Source extract —
Newswise — Students at Rensselaer Polytechnic Institute are harnessing the strength of the sun to improve the situation of an impoverished Haitian school and jumpstart a new dairy industry in rural Peru.

As members of the campus group Engineers for a Sustainable World (ESW), the students are applying what they have learned in the classroom and laboratory to real-world problems with important repercussions for developing nations. ESW projects have a strong sustainability focus and are carefully designed to serve as platforms that encourage and enable long-term future growth for the host communities.

“What we learn in classes is great, but traveling to another country and applying what I’ve learned is an excellent challenge,” said Alex Worcester, a sophomore electrical engineering major. “I love being able to take the project from start to finish, from sitting around the table talking about it, to designing the system, going there and installing it, and seeing how it helps people. This is what reminds me why I want to be an engineer.”

Solar-Powered Laptops in Haiti

With fellow ESW members and Rensselaer classmates Andrew Chung, Casey McEvoy, Gloria Condon, and ESW faculty adviser Michael Jensen, Worcester visited Lascahobas, Haiti, in January. After about a year of planning, designing, building, and testing, the group installed 2.4 kilowatts of solar panels on the roof of a local school – enough to power 10 HP tablet laptop computers donated by Rensselaer, plus additional laptops the school and other nearby schools received from the One Laptop Per Child program.

The power system includes 32 large backup batteries that can store enough electricity to power all of the laptops for three days without sunlight. Worcester and Chung said the group designed the system to be as efficient and effective as possible, easy to repair, and require only minimal maintenance. The team removed the power converters on the computers, which allows the laptops to run on DC power straight from the solar panels. The project was a collaboration between Rensselaer, St. John’s Episcopal Church in Troy, N.Y., and General Electric.

A high-tech solar power system may sound out of place in a community with no reliable access to electricity, no running water, and where no more than one student each year goes on to attend college. But ESW members said it was the best solution they could devise to meet the needs that were clearly laid out by the rector of the school in Lascahobas.

“This isn’t a hand-out, it’s a hand-up,” said Saadia Safir, a senior mechanical engineering major who worked on the project. “This is a sustainable project. We didn’t just give them solar panels – we taught them how to run the system, upkeep it, and derive long-term value from the system. It’s not only environmentally sustainable. It’s also socially and financially sustainable.”

Data —
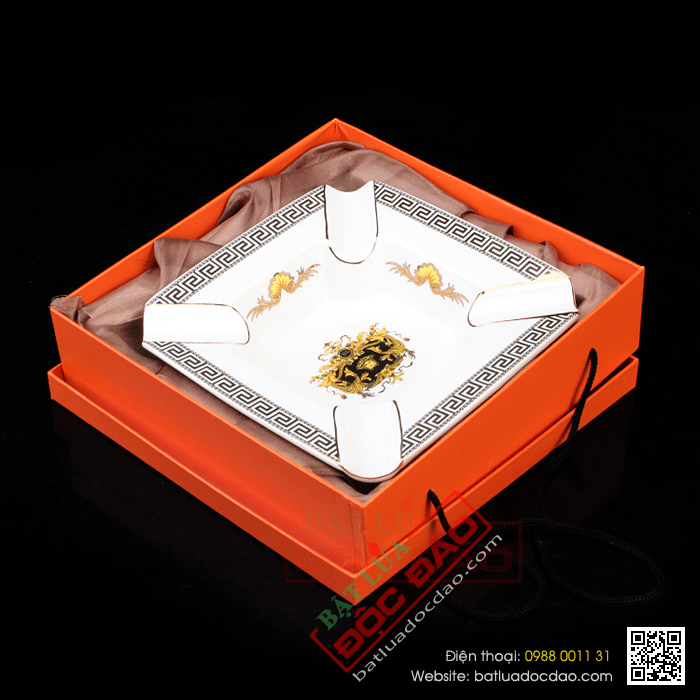 Gạt tàn Cigar (xì gà) Cohiba chính hãng màu trắng viền đen  - Mã SP: YU004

Prompt — Copy the passage of the Rensselaer solar project article word for word, from "Newswise — Students" to "in rural Peru.".

Result for this task —
Newswise — Students at Rensselaer Polytechnic Institute are harnessing the strength of the sun to improve the situation of an impoverished Haitian school and jumpstart a new dairy industry in rural Peru.